**Task**
Extract each line of the rows below that contains the string "scene".

**Data for this task**
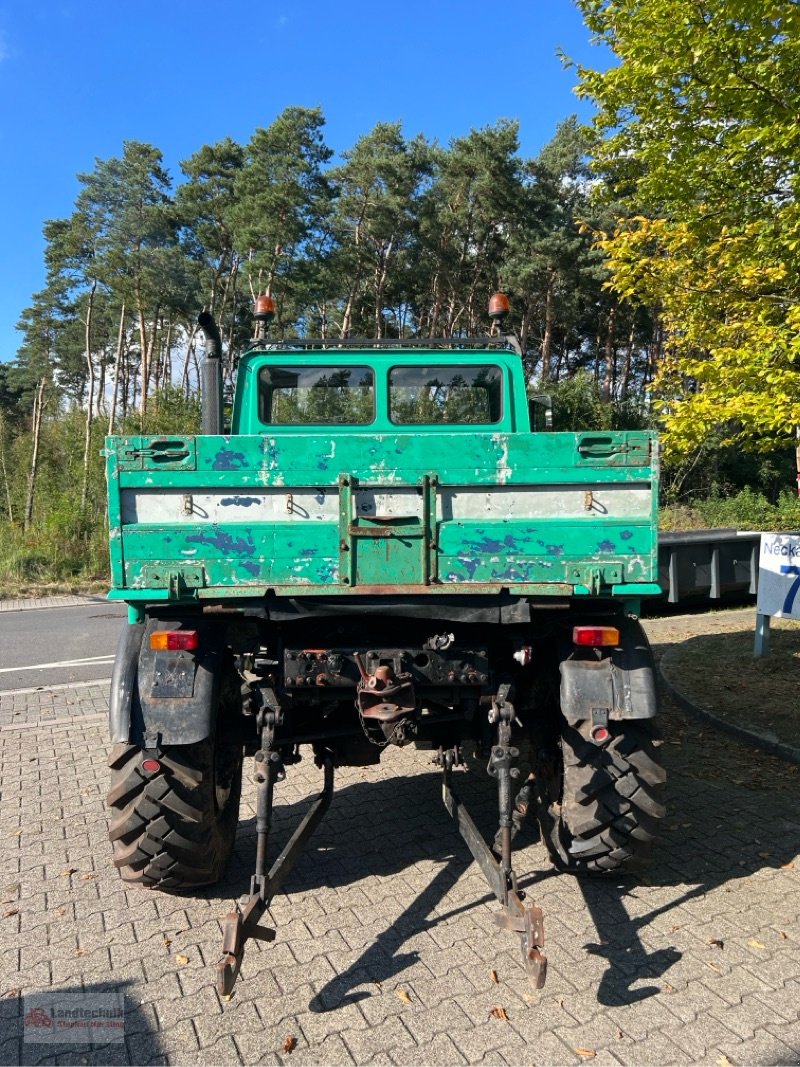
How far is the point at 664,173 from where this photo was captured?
17.2ft

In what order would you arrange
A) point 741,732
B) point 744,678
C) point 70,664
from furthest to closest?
point 70,664 → point 744,678 → point 741,732

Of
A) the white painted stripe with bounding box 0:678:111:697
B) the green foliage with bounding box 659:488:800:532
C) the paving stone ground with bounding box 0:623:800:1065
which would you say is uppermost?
the green foliage with bounding box 659:488:800:532

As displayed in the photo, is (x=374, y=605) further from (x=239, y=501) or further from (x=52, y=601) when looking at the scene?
(x=52, y=601)

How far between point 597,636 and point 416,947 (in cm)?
145

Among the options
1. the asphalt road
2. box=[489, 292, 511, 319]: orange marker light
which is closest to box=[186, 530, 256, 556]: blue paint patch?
box=[489, 292, 511, 319]: orange marker light

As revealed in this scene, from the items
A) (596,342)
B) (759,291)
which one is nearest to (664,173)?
(759,291)

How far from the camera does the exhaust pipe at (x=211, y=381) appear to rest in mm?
4195

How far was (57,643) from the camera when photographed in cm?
970

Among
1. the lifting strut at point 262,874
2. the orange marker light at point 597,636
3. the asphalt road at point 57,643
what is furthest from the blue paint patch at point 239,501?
the asphalt road at point 57,643

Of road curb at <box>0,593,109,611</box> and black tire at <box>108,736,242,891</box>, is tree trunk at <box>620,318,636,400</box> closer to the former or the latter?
road curb at <box>0,593,109,611</box>

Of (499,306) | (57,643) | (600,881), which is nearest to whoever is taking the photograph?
(600,881)

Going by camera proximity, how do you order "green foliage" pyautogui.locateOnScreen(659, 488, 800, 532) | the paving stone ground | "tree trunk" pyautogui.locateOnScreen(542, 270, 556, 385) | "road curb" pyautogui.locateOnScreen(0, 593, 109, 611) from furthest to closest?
"tree trunk" pyautogui.locateOnScreen(542, 270, 556, 385) → "green foliage" pyautogui.locateOnScreen(659, 488, 800, 532) → "road curb" pyautogui.locateOnScreen(0, 593, 109, 611) → the paving stone ground

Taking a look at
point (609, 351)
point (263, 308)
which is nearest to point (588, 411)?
point (609, 351)

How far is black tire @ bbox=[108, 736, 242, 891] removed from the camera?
10.5ft
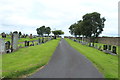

**Written reply**
As displayed in the photo, is (x=374, y=605) further from (x=239, y=501) or further from (x=52, y=601) when looking at the scene?
As revealed in this scene, from the items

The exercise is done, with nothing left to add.